--- Problem requirements ---
Which lines in the records contain the word "pixel"? Show each of those lines in full, counting only matches with the same capitalization.

(Saved data entries)
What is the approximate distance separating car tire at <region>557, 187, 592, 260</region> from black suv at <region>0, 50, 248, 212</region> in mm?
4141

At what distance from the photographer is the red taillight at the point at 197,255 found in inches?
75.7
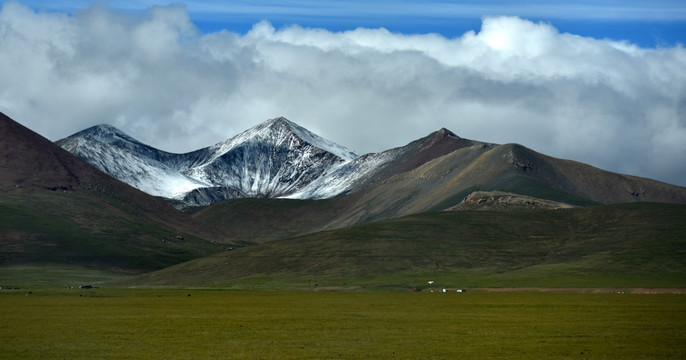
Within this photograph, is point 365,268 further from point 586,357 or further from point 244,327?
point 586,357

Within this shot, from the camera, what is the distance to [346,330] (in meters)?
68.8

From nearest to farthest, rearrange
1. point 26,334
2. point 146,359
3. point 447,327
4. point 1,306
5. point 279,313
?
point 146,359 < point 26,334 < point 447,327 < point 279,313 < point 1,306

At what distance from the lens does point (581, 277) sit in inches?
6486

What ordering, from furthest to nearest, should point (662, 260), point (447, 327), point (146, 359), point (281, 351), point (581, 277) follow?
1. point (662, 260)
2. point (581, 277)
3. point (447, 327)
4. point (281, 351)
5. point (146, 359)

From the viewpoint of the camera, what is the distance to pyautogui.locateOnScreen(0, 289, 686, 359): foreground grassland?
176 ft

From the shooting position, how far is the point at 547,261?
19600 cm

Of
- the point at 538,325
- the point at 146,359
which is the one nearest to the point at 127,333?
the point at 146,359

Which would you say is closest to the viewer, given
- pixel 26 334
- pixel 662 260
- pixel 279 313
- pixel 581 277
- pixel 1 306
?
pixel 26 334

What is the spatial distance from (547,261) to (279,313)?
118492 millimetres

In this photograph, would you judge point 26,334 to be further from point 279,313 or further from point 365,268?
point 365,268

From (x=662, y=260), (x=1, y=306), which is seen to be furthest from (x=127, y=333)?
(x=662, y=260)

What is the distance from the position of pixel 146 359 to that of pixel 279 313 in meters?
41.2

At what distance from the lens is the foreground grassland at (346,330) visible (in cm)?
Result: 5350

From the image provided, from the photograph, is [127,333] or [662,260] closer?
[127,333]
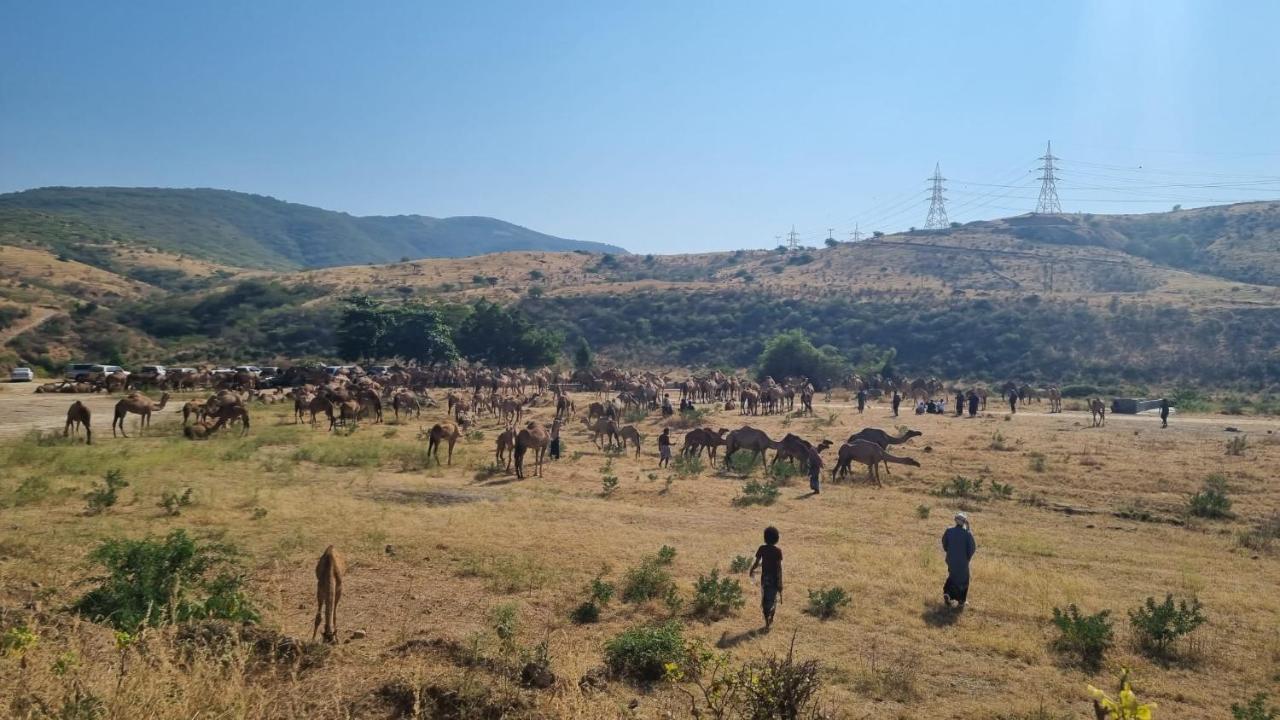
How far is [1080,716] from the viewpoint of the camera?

==

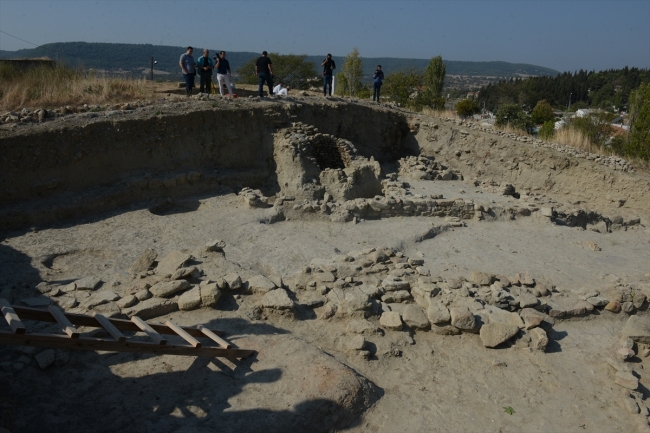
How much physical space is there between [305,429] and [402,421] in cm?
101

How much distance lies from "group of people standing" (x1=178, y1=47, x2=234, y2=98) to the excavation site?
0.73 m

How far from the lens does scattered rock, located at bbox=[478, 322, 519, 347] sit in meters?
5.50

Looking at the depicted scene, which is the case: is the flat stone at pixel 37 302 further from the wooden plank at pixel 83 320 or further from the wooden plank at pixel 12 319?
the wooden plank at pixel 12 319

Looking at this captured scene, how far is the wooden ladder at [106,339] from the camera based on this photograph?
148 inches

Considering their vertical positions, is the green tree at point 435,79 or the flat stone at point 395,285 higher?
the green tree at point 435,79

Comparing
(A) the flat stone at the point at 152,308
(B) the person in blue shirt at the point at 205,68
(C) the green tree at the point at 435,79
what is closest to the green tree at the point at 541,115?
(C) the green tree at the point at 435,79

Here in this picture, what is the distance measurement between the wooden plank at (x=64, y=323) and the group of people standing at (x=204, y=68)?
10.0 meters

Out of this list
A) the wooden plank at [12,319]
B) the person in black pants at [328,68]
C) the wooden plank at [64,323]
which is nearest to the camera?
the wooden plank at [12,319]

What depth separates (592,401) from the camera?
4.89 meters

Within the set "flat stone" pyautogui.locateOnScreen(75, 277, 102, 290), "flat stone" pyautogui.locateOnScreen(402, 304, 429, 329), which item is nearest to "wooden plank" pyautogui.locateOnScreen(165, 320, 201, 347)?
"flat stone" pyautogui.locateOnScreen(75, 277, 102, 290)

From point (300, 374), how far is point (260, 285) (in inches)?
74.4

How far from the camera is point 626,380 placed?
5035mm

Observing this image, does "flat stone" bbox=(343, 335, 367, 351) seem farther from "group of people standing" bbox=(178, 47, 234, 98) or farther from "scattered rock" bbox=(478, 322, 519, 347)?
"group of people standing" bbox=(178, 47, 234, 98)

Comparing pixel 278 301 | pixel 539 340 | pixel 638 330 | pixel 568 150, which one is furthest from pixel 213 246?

--- Task response ---
- pixel 26 334
- pixel 662 260
- pixel 279 313
- pixel 581 277
- pixel 1 306
pixel 26 334
What is the distance from the position of pixel 146 359 to that of pixel 279 313 in meters?
Looking at the depicted scene, which is the case: is the flat stone at pixel 37 302 further from the wooden plank at pixel 83 320 or further from the wooden plank at pixel 12 319?
the wooden plank at pixel 12 319
Comparing pixel 278 301 | pixel 539 340 | pixel 638 330 | pixel 568 150, which one is furthest from pixel 213 246?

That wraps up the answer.